Grief is a funny thing. If you’ve lost someone you know that you can be perfectly fine one minute, and a total mess the next. But, I’m grateful for the time I was able to spend with her and even in these few short weeks I’ve found myself thinking, “Oh, I should call mom and tell her this story about the grandkids. She’ll find it funny.” Now, whom do I tell them to? Surely there’s someone who wants to hear my funny stories. If you’d like to volunteer for the position of funny story listener, let me know.
This week I got the sweetest card from one of my mom’s friends. She told me about how when she had just joined the golf club my mom and dad belonged to, my mom made sure to include her in whatever was going on so she could get to know people. She’s not the only one who has told me how my mom helped them get to acquainted and I think it tells you a lot about my mom. She never wanted people to feel left out. I hope I can emulate that trait.
Mom taught me quite a few things actually. She had an indomitable spirit. When life knocked her down, as it did several times, she’d get right back up again. Her sister died when she was just four years old. This made her an only child so my grandparents basically took her wherever they went. My mom told me multiple times about how my grandparents would take her with them to parties and when her parents wanted to leave they’d say, “Marian’s tired, we have to go home.” She’d chime in with, “I’m not tired!” (I’m sure that won her all kinds of points with her father.)
My mom lost her mom just days after she got married. Maybe that’s when she developed her indomitable spirit, because shortly thereafter she picked up and moved with my dad from Kansas City to Los Angeles. Having made a cross country move with my husband I can tell you it’s not easy and I imagine it would be doubly difficult if you didn’t have a mom to call and complain to.
Mom got breast cancer in her 60’s and worked hard at regaining her strength and moving forward. Then she had her knees replaced (one in her 60’s and one in her 80’s). Neither time was fun, but she worked hard at physical therapy and was soon back out on the golf course. She also fell several times in her 80’s and again last fall. Her physical therapist would laugh at how much spunk she had and was amazed at how she’d work to get better. He tried to talk her into a different walker but she wouldn’t hear of it. She liked the one she had and she wasn’t going to change now, thank you very much!
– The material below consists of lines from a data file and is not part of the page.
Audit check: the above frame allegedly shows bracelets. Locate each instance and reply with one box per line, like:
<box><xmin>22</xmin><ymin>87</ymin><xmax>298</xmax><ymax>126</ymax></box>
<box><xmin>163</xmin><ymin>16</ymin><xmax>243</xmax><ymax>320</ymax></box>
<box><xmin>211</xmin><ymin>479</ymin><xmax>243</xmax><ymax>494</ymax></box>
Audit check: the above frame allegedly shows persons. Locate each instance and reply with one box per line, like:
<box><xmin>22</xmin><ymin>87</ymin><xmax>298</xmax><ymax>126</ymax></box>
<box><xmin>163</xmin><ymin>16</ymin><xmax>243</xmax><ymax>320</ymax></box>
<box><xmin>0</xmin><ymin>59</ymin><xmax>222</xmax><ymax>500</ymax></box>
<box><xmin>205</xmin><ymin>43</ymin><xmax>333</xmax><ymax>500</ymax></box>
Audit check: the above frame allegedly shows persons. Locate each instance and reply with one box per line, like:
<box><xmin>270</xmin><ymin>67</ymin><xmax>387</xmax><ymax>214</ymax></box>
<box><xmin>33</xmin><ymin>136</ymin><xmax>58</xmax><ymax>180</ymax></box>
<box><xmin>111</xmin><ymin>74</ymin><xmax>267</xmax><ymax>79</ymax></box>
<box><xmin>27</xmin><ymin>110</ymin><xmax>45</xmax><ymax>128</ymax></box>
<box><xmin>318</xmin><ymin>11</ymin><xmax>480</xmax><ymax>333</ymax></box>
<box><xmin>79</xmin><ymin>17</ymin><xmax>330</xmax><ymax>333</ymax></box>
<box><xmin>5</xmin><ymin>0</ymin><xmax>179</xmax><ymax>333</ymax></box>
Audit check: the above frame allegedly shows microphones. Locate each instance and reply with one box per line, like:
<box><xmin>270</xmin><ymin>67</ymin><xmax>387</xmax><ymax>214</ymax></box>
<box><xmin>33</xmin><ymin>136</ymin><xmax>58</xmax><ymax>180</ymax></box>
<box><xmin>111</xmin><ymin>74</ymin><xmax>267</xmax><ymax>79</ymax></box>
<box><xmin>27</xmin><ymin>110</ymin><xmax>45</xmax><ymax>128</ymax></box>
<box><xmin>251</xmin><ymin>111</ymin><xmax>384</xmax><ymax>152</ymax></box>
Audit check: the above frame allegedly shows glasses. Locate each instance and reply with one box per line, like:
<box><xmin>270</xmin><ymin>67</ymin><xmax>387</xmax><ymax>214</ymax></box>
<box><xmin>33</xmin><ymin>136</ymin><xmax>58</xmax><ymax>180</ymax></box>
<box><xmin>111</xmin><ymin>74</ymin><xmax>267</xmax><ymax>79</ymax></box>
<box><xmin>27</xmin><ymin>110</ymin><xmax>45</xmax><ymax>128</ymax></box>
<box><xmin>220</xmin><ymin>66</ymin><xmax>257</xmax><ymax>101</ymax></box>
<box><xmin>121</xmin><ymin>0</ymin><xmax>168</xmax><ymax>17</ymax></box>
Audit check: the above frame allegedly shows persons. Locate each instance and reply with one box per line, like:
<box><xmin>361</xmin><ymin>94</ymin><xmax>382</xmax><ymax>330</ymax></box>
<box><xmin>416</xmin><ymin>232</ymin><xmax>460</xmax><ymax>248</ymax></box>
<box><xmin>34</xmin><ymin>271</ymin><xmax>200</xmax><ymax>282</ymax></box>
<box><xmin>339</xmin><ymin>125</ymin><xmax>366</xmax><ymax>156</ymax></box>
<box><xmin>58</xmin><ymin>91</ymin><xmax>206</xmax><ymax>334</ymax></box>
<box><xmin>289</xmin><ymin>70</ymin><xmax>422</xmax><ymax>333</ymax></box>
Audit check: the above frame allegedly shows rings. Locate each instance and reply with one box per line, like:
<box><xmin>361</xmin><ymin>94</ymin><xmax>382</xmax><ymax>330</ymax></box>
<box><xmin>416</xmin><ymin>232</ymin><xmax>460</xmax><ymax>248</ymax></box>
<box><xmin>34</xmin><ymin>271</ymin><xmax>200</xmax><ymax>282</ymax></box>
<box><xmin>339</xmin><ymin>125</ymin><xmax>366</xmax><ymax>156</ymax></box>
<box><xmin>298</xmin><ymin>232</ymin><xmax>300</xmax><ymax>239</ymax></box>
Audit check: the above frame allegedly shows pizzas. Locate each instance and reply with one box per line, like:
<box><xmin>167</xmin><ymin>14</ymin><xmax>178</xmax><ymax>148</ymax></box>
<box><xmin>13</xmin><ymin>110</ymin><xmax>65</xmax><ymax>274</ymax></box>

Like I said, my mom never let life’s hard knocks keep her down. It wasn’t even a question.
Mom was also great at games. She played bridge, Mahjong, hand and foot, and Rummikub, usually for money, which she usually won. There is still a bowl of change in her kitchen cupboard that was just a small portion of her winnings. Even my brothers and I could hardly ever beat her.
I was able to be with my mom during her last few days on earth. I’ve never seen someone so happy to be dying. When my brother told her she’d be seeing Dad and Jesus soon she said, “Yeah, that’ll be fun.”
Though I miss my mom terribly, I’m so happy for her. She can walk again, and isn’t in anymore pain. Why would I want to deny her of that perfect joy? I’d just like one more chance to beat her at Rummikub—and tell her thanks for being my mom.